Where we’re running into challenges is with our shared “Root” Space. Currently, we use the Default Kibana space as this root space, and we have roughly 300 rules enabled that run across all indices, regardless of namespace. Because all rules exist within a single space, our ML jobs are not tenant-aware, and AI features cannot be scoped to analyze only a specific client’s data.
Additionally, alerts generated by the Elastic Security rules are written to the Kibana space–specific alert indices. This prevents us from exposing only a single client’s alerts within their own Kibana Space.
We’ve considered duplicating the rules into each client’s Kibana Space and using space-aware index patterns, but this would mean managing ~300 rules per client instead of ~300 total creating significant operational overhead as we scale.
Our goal is to achieve a true multi-tenant deployment that preserves strict data segmentation while allowing ML and AI features to operate on a per-client (space-aware) basis. We’re hoping to hear from anyone who has successfully implemented a similar multi-tenant architecture and can offer guidance based on the challenges described above.
Found this article to be helpful but does not 100% address our concerns.
Unfortunately, there’s not currently a native way to “multiplex” detection rules by running them once in a root Space and having them write alerts to the respective tenant Spaces.
The typical way this we’ve seen this done is, as you suggest, running a separate instance of the rules in each tenant’s Kibana Space. This ensures that the alerts remain in the proper tenant Spaces as desired, but does come at the expense of increasing the total number of rules running in the cluster.

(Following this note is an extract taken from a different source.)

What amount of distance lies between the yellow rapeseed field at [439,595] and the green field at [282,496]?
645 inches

It is common to modify every rule to "narrow" its scope to the tenant’s namespaced data. This approach puts specific controls in place to keep tenant data isolated, but, as you say, this creates a management overhead. Some users create and deploy detections-as-code tooling to automate the modification and distribution of such rules to the tenant Spaces.
The article you cite offers another approach, which would allow you to run an identical set of rules (still one instance of the rule set per Space) by ensuring that the rules are running with the permissions of a user whose role has access only to the data in the tenant’s namespace. Detection rules run using an API key that carries the permissions of the user that created or last edited the rule. So when the rule runs, even though its index pattern is broad (all tenants), the only data returned to the rule (and thus to any alerts created) will be from the proper tenant’s data. The cautions suggested in that post should be considered. This approach can be susceptible to data isolation errors if you inadvertently edit/create rules as a superuser, or as any role with permission to access data beyond the current tenant’s data.
Similar steps would need to be performed specifically for your ML AD jobs.
To better advise, could you provide information on your current implementation status, whether you are utilizing Elastic Cloud, and the anticipated number of unique tenants per cluster?